Abstract

Ion implantation is a robust and established method to customize the electronic properties of Si. However, fabricating doped, ultrafine semiconductor nanostructures can be challenging. Ion implantation has well-established effects on the dry etch rates of Si, which becomes increasingly consequential as the target dimension shrinks below a few tens of nanometers. While dry etching arrays of block copolymer-templated nanoscale holes (pitch = 37.5 nm, diameter ∼25 nm) into p-type, n-type, and undoped Si, we observed that the lateral etch rate was notably larger for the n-type regions than p-type or undoped regions. By doing image analyses on high resolution electron micrographs of the nanostructured hole arrays, we were able to extract the porosity and average radii of the holes with subnanometer sensitivity and compare the relative etch rates between different doping conditions.

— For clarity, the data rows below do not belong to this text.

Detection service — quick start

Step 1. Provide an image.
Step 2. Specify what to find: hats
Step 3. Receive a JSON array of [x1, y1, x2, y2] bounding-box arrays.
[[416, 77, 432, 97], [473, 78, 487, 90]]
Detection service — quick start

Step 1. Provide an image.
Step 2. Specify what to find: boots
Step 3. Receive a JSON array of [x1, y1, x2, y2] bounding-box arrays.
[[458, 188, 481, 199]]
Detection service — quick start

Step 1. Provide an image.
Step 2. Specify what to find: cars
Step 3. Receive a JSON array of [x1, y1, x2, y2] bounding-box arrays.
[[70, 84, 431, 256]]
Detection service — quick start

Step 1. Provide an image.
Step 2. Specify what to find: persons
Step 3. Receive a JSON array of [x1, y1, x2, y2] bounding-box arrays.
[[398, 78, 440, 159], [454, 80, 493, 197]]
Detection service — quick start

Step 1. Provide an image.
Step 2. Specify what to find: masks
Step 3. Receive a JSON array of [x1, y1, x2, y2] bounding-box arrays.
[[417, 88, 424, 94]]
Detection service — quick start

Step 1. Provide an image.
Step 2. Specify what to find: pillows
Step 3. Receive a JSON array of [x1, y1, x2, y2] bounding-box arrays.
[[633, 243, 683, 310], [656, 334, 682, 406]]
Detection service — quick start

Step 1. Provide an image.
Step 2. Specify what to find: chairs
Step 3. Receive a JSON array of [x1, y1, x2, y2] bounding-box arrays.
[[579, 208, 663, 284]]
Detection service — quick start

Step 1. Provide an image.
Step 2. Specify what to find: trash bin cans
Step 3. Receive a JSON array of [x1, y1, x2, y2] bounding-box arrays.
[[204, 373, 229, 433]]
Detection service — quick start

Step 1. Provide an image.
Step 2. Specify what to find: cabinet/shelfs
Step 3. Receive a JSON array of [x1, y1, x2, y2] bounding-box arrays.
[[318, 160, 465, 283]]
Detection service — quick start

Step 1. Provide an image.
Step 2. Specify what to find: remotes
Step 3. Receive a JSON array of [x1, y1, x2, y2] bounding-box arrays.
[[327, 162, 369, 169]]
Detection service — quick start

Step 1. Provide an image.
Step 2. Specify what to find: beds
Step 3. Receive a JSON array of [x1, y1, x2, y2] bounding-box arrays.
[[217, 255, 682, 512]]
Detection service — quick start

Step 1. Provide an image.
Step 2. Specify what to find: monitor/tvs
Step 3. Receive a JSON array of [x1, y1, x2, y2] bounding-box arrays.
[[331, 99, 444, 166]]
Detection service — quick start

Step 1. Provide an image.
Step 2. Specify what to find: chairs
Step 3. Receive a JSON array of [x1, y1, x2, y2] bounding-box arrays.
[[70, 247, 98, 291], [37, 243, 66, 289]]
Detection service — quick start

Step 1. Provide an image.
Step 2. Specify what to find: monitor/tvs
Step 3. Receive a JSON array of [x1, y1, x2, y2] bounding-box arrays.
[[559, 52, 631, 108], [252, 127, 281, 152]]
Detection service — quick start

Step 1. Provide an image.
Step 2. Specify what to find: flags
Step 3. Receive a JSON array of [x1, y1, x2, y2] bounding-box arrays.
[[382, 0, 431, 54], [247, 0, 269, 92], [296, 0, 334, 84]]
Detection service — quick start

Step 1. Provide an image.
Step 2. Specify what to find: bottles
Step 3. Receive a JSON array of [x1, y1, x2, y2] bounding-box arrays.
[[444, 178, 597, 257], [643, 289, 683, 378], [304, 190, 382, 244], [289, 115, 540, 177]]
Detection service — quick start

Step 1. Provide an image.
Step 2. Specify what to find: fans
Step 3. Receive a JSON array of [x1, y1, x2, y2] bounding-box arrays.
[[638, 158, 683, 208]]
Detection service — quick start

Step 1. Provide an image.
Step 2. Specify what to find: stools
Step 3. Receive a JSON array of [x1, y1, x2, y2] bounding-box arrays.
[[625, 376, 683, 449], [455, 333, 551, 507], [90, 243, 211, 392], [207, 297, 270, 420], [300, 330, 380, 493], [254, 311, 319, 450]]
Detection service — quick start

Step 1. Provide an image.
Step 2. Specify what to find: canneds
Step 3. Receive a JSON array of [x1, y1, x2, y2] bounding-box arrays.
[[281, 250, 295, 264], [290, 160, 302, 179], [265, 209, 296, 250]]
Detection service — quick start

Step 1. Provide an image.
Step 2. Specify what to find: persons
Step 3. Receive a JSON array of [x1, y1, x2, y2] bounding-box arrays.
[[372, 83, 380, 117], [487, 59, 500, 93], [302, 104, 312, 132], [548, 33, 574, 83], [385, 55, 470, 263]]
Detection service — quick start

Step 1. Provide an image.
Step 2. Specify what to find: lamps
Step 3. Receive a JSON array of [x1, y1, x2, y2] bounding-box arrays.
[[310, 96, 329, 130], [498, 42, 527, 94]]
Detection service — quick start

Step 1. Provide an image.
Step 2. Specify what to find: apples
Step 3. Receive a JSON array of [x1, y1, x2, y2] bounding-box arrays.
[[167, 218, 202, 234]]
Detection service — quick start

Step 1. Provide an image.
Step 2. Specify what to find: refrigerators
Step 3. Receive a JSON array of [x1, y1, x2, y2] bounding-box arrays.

We found that degenerately doped n-type silicon consistently etches between approximately 17% and 27% faster in the lateral direction than p-type Si, resulting in significantly larger porosity and, consequently, less mechanical stability. Here, we demonstrate that top-down dimensional analysis of a densely packed porous nanostructure is a robust method for assessing extremely small differences in the lateral, chemical etch rate of doped Si to a degree of sensitivity that was previously unachievable. The minute, dense-packed nature of block copolymer self-assembled nanostructures is shown to be ideal for this application. This proposed method could be useful for designing fabrication processes for heterogeneous nanostructures, as slight dry etch rate variations that may be within process tolerance at the micrometer-scale appear to have nontrivial consequences at the nanometer scale.